Elan Corporation, plc is a neuroscience-based biotechnology company committed to making a difference in the lives of patients and their families by dedicating itself to bringing innovations in science to fill significant unmet medical needs that continue to exist around the world. Elan shares trade on the New York and Irish Stock Exchanges. For additional information about the Company, please visit
Safe Harbor/Forward-Looking Statements
This press release does not constitute an offer to sell or the solicitation of an offer to buy the Notes or any other security and shall not constitute an offer, solicitation or sale in any jurisdiction in which, or to any persons to whom, such offering, solicitation or sale would be unlawful. Any offers of the Notes will be made only by means of a private offering memorandum.
The information contained in this press release is not for publication or distribution in Canada, Australia or Japan and does not constitute an offer of securities for sale in Canada, Australia or Japan.
In the United Kingdom, this press release is directed only at (i) Persons who have professional experience in matters relating to investments falling within Article 19(1) of The Financial Services And Markets Act 2000 (Financial Promotion) Order 2005 (the "Order") and (ii) High Net Worth Entities falling within Article 49(2) of The Order and (iii) persons to whom it would otherwise be lawful to distribute it (all such persons together being referred to as "Relevant Persons").

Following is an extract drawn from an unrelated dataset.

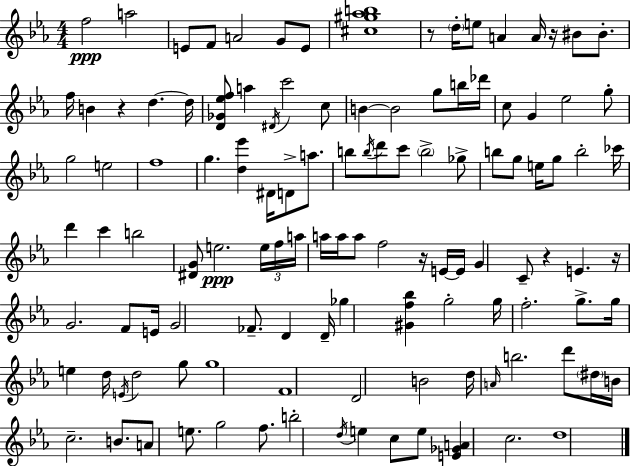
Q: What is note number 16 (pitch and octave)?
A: D5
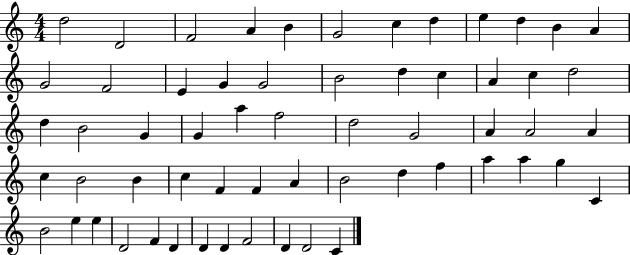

In addition, if and to the extent that this press release is communicated in any EEA member state that has implemented Directive 2003/71/EC (together with any applicable implementing measures in any member state, the “Prospectus Directive”), this press release is only addressed to and directed at persons in that member state who are qualified investors within the meaning of the Prospectus Directive (or who are other persons to whom the offer may lawfully be addressed) and must not be acted on or relied on by other persons in that member state. This press release does not constitute a prospectus within the meaning of the Prospectus Directive. This press release does not constitute an advertisement for the purposes of the Irish Prospectus (Directive 2003/71/EC) Regulations 2005 (as amended).

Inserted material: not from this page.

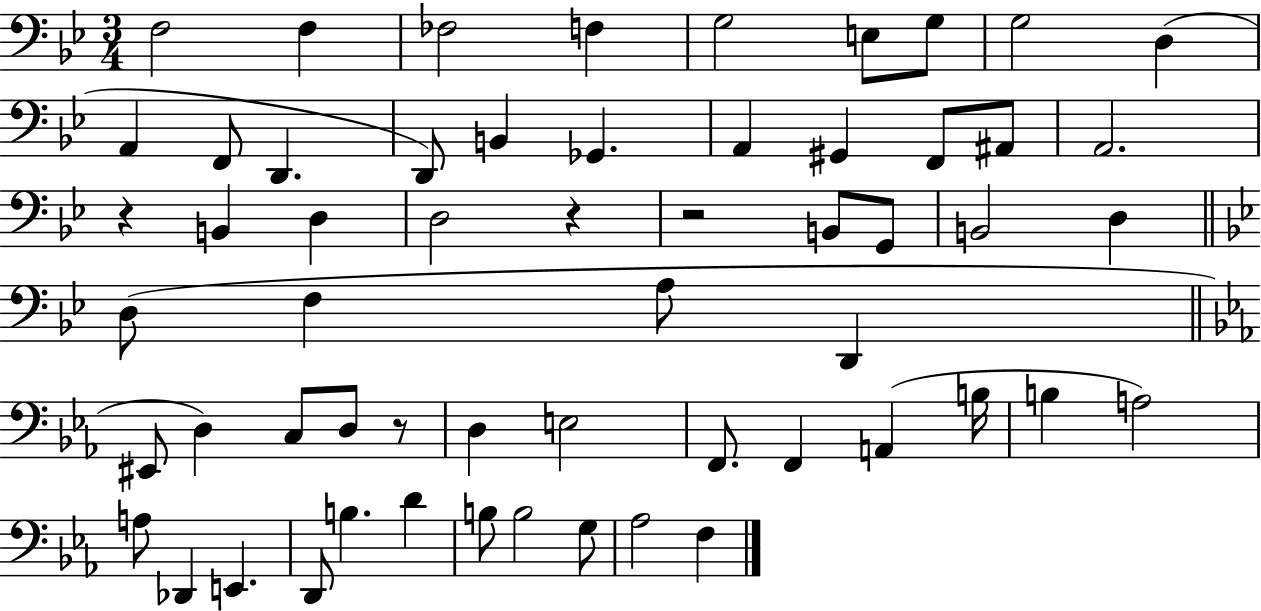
F3/h F3/q FES3/h F3/q G3/h E3/e G3/e G3/h D3/q A2/q F2/e D2/q. D2/e B2/q Gb2/q. A2/q G#2/q F2/e A#2/e A2/h. R/q B2/q D3/q D3/h R/q R/h B2/e G2/e B2/h D3/q D3/e F3/q A3/e D2/q EIS2/e D3/q C3/e D3/e R/e D3/q E3/h F2/e. F2/q A2/q B3/s B3/q A3/h A3/e Db2/q E2/q. D2/e B3/q. D4/q B3/e B3/h G3/e Ab3/h F3/q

This press release contains forward-looking statements within the meaning of Section 21E of the Securities Exchange Act of 1934, as amended, regarding, among other things, the completion of the offering and the expected application of the net proceeds of the offering.
You can identify these statements by the fact that they use words such as “expect”, “estimate”, and “intend” and other words and terms of similar meaning in connection with any discussion of future events.

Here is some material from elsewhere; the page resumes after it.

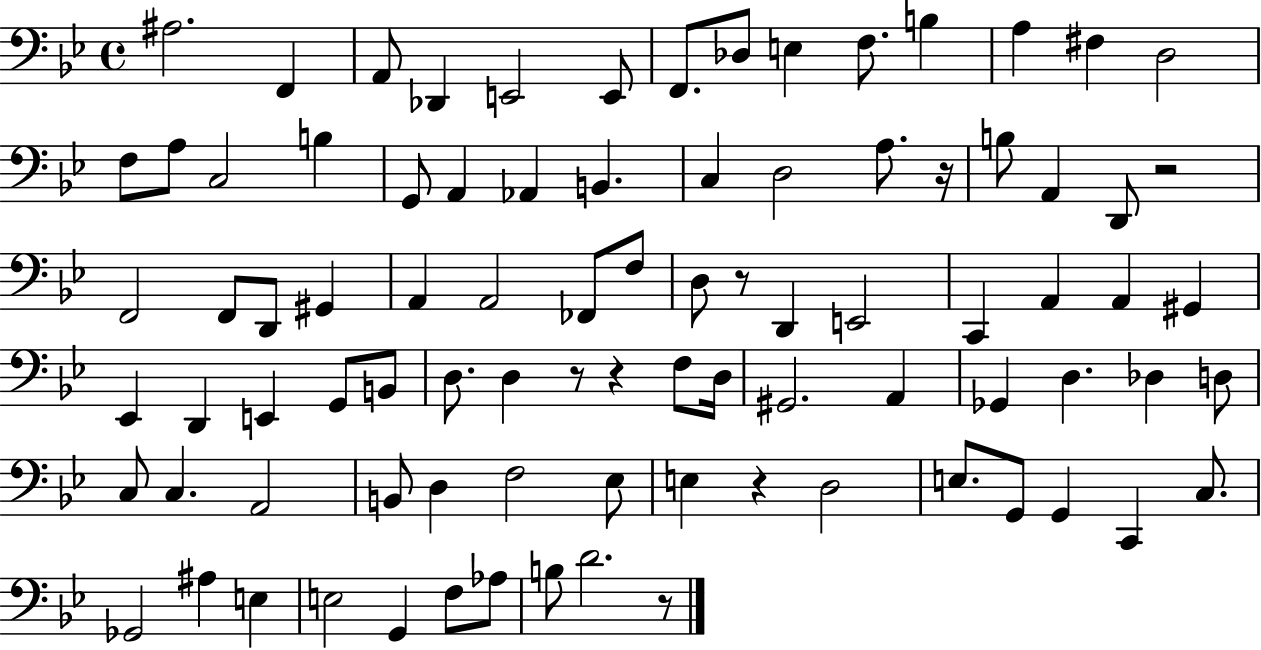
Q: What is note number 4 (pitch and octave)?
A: Db2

Factors that could affect whether the offering is completed and the proceeds are applied as expected include, among other things, uncertainties related to corporate debt securities generally, the securities of biotechnology companies generally and for Elan’s debt securities in particular.
A further list and description of risks, uncertainties and other matters can be found in Elan’s Annual Report on Form 20-F for the fiscal year ended December 31, 2011 and in its Reports of Foreign Issuer on Form 6-K filed with the Securities and Exchange Commission.
Elan assumes no obligation to update any forward-looking statements, whether as a result of new information, future events or otherwise.